The actual simulation program was running 2 weeks ago, but it took me a week of messing around to get the animation sequence into a form I was satisfied with. I haven’t used these animation tools in five years. It took several days just for me to get back up to speed with using my old software.

The next step for me and this project is to create a Langton’s Ant program that starts out already in its stable “highway” configuration. Since the “highway” is a 104 step repeating pattern, one would expect that there will be countless ways to seed a Langton’s Ant program in this way. The question though, is there a minimal set? Or is that even a meaningful question? The next step in this direction is to recast Langton’s Ant as a two-dimensional Turing machine and analyze the system from that point of view.

For anyone finding this blog via the YouTube video post, I think I should emphasize again that Langton’s Ant is not my goal. My interests are in the underlying hardware that it will take to create a large asynchronous array of simple processors. I’m just using Langton’s Ant at this point as a simple and accessible test example.

I have recently come across the work of Dave Ackley. I’ve watched all of his posted YouTube videos and have downloaded a couple of his published papers. This paper in particular is what I’m working through right now: “A Movable Architecture for Robust Spatial Computing”, David H. Ackley*, Daniel C. Cannon and Lance R. Williams  If this is any indication, I have a lot of work ahead to catch up to the current state of the art in this field.

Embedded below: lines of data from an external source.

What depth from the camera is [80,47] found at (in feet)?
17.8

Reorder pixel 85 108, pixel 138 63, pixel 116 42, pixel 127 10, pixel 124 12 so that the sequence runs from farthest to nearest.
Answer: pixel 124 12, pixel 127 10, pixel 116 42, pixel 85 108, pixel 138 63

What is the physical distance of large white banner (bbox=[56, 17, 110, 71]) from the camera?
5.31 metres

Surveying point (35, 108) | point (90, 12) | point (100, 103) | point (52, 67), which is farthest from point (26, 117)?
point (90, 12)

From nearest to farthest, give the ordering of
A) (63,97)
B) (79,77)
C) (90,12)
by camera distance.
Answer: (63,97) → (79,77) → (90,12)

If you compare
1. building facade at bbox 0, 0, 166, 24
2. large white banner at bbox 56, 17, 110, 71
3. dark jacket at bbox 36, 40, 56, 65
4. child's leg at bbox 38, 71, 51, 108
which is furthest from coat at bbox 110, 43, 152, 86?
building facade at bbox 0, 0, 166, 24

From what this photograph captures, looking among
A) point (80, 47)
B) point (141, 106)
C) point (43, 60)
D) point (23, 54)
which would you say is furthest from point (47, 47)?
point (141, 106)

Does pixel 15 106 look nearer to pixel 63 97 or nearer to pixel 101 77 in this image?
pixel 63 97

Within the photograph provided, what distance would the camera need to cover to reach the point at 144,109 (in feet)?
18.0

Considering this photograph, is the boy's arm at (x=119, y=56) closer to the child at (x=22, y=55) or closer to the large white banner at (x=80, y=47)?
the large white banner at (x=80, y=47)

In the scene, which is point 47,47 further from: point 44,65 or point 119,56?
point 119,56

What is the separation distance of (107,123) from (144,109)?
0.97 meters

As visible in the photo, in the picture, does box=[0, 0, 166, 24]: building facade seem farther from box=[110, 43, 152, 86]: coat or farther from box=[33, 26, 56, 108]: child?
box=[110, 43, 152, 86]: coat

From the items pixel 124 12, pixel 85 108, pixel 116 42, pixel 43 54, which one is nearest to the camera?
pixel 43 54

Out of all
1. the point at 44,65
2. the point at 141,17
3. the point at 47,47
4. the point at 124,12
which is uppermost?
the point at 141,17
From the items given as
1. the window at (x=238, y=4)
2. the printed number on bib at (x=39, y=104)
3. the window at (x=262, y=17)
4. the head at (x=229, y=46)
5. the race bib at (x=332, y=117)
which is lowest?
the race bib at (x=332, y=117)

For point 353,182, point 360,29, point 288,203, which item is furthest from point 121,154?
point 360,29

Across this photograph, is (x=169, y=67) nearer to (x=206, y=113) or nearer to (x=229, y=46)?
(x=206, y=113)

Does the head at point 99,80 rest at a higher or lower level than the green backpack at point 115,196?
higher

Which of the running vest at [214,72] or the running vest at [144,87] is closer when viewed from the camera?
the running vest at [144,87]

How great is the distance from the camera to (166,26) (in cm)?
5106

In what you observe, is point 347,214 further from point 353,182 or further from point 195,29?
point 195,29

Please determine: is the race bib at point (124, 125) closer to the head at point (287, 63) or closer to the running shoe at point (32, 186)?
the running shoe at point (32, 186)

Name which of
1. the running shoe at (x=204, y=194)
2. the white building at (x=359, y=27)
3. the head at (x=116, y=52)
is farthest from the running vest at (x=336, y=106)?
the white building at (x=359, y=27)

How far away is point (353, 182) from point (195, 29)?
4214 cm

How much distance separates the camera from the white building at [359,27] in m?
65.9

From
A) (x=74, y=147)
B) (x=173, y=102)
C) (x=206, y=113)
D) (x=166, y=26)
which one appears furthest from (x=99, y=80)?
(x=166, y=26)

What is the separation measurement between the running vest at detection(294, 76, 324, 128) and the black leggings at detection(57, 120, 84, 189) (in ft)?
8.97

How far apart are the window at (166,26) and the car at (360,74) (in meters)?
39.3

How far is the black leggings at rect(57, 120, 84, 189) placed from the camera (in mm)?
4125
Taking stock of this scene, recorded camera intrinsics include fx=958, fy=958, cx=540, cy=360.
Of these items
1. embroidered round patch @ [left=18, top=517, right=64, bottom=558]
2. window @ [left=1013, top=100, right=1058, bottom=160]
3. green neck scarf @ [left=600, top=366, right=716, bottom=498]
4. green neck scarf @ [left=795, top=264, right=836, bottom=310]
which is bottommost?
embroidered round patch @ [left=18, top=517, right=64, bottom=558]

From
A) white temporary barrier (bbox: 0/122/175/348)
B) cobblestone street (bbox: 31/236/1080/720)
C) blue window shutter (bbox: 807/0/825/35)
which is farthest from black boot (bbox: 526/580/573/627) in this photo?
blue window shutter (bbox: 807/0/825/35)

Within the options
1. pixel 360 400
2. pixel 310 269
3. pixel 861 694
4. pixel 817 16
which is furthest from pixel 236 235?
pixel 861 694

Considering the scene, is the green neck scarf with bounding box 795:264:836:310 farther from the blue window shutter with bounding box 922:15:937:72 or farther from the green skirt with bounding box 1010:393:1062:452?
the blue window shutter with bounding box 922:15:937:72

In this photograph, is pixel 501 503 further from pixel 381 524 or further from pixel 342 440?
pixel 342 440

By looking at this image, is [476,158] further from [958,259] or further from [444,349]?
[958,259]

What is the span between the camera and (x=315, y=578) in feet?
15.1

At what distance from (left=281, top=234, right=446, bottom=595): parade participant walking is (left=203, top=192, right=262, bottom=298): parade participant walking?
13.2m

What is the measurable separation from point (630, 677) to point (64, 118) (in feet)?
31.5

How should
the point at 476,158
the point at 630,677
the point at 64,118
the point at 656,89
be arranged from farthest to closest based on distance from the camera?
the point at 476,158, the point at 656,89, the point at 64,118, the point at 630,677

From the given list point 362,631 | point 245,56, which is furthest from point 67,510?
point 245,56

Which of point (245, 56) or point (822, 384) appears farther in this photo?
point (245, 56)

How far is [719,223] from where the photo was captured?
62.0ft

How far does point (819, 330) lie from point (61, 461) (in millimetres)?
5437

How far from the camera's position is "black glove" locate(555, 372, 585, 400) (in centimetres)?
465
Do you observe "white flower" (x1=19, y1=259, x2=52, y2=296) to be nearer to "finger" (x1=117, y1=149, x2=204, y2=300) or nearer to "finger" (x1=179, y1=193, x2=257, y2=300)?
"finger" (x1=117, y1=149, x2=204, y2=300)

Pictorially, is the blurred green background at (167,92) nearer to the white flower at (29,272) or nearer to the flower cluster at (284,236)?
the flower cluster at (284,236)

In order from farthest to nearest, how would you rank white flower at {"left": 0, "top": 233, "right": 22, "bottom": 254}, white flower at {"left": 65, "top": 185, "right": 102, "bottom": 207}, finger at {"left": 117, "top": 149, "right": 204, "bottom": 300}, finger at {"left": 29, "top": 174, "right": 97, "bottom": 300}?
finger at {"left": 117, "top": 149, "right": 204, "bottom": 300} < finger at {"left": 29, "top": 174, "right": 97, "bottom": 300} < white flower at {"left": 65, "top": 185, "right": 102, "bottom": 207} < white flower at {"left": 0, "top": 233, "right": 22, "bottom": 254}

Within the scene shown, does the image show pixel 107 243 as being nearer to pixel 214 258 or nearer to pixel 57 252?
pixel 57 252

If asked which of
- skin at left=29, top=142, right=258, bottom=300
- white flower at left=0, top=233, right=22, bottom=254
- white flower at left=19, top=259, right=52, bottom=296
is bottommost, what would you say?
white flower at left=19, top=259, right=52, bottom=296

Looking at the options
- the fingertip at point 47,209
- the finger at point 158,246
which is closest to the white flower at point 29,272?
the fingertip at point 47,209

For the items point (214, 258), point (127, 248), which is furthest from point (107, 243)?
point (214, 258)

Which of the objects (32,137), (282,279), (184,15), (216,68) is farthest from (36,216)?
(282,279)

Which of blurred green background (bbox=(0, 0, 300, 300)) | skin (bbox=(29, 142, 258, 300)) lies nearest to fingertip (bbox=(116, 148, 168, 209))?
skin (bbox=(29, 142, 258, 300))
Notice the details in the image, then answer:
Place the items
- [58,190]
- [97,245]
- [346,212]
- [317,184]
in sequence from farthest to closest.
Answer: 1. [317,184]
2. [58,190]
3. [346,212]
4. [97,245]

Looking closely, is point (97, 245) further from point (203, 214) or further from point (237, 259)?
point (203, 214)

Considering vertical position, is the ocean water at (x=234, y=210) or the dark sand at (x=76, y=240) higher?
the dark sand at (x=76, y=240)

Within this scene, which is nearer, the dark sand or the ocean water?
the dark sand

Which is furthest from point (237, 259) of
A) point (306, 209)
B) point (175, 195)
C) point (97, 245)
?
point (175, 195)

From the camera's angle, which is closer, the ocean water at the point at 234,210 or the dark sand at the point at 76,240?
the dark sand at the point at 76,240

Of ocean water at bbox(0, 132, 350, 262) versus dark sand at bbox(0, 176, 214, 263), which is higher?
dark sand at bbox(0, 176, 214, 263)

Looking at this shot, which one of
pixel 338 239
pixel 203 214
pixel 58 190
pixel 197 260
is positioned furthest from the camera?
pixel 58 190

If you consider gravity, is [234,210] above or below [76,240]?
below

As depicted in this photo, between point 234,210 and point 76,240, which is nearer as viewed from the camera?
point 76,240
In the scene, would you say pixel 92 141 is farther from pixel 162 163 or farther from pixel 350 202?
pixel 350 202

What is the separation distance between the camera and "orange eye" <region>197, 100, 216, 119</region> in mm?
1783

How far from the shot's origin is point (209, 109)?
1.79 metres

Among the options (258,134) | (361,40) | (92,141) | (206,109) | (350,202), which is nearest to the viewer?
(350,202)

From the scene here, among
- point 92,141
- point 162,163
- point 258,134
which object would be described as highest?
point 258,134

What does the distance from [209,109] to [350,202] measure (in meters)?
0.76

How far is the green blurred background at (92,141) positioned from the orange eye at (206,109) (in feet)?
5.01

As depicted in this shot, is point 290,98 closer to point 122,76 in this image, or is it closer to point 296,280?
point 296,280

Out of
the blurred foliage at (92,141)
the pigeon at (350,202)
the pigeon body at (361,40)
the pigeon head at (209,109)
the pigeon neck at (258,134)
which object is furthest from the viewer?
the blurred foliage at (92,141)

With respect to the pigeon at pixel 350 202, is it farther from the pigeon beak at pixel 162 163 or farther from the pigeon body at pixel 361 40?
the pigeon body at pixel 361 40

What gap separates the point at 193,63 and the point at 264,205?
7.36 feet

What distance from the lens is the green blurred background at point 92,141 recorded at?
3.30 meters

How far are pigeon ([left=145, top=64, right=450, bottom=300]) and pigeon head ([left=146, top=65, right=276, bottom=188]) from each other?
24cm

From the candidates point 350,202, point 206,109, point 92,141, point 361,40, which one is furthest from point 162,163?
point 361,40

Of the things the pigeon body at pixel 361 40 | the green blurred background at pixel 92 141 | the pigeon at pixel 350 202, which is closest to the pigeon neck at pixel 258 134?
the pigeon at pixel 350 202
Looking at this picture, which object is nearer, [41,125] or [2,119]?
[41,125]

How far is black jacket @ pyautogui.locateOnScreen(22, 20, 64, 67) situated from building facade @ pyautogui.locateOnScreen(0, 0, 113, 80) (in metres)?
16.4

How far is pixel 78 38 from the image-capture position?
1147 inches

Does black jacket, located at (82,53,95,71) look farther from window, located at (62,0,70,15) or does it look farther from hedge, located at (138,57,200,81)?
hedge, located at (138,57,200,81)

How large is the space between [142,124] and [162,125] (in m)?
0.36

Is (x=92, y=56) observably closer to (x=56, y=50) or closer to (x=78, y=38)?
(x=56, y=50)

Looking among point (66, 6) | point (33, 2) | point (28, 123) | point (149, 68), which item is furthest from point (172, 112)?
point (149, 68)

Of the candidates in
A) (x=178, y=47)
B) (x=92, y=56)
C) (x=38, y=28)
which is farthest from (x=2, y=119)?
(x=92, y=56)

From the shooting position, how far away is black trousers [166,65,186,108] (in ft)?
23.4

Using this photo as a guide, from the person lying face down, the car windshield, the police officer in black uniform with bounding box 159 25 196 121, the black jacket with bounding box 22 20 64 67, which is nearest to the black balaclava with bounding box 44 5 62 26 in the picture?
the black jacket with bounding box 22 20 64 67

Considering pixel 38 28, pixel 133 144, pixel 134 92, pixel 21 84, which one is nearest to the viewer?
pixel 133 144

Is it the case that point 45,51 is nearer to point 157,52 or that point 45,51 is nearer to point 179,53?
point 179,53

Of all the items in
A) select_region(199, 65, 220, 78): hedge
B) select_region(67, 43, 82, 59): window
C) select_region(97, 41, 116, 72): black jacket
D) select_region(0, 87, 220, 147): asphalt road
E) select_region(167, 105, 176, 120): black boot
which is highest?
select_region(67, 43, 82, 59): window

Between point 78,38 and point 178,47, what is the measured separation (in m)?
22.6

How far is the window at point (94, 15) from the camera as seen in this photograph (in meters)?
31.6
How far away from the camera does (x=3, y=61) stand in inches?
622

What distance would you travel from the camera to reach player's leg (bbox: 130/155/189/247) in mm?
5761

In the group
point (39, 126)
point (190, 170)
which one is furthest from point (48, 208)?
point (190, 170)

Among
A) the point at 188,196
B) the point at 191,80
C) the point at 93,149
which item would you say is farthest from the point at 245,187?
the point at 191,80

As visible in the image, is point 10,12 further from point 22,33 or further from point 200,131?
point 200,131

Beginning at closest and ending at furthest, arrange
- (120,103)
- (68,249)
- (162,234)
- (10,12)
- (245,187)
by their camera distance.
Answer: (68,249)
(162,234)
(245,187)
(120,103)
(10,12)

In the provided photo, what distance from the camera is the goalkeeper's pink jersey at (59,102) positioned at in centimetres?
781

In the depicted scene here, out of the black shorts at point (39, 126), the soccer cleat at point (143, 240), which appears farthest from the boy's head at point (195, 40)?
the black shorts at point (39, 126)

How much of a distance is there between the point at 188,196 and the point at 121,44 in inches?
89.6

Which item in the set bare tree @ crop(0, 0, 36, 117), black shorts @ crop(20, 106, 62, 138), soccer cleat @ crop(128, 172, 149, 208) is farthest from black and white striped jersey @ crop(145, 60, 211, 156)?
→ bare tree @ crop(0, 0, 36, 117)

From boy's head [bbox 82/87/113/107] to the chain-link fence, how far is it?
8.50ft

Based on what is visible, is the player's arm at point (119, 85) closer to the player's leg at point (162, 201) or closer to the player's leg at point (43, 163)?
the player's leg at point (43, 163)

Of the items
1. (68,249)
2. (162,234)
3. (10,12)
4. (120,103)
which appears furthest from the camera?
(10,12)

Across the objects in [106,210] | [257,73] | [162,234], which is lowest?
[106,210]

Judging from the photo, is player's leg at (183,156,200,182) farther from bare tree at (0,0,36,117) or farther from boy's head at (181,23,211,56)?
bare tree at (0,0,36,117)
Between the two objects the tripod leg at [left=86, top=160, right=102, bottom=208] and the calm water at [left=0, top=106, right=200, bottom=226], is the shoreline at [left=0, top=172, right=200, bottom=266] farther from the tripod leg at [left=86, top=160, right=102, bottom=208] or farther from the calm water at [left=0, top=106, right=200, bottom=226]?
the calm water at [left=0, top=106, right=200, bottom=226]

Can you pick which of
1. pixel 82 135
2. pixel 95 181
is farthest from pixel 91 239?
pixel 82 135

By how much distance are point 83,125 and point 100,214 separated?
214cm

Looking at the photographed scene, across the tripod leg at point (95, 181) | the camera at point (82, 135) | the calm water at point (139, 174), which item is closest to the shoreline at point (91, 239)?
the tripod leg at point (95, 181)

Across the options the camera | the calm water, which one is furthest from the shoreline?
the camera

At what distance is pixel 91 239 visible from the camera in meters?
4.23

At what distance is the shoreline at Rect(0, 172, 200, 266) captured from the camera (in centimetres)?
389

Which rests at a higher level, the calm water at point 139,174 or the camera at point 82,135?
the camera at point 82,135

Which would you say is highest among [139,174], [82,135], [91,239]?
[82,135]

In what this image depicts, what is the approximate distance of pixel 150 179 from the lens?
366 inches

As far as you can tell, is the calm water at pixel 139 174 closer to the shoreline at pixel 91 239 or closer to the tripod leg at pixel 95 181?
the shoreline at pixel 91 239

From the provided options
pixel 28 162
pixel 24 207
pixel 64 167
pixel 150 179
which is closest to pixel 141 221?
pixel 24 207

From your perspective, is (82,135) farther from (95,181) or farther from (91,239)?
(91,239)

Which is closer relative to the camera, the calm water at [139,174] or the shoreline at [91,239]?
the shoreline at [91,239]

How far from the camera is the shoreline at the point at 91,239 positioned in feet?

One way to characterize this project of mine is to see it as trying to develop the underlying silicon hardware, FPGA or ASIC, that you would need to re-create in hardware what Professor Ackley is trying to do in software. But I can’t speak for him about that. Maybe someday I’ll have a chance to talk to him and find out. 

On the more academic side, I’m steadily working my way through Hamilton’s book. I’m struggling a little more with the video lecture series; mostly because I find it very hard to sit still and watch them on the computer screen. It’s clear my brain has gotten pretty rusty over the last 25 years since I left grad school. My goal at this point is, over the next six months, to come up to speed on Turing machines and all the mathematics that goes behind them.

Sunday, January 29, 2017

Array Processor Simulation: Current Progress

The first pass of a simulation routine, written in LabVIEW, is working. I probably spent more time debugging the handshaking routine than anything else, but it’s working now. I can generate a seed code-worm that starts at cell (0, 0) then travels across to a destination cell.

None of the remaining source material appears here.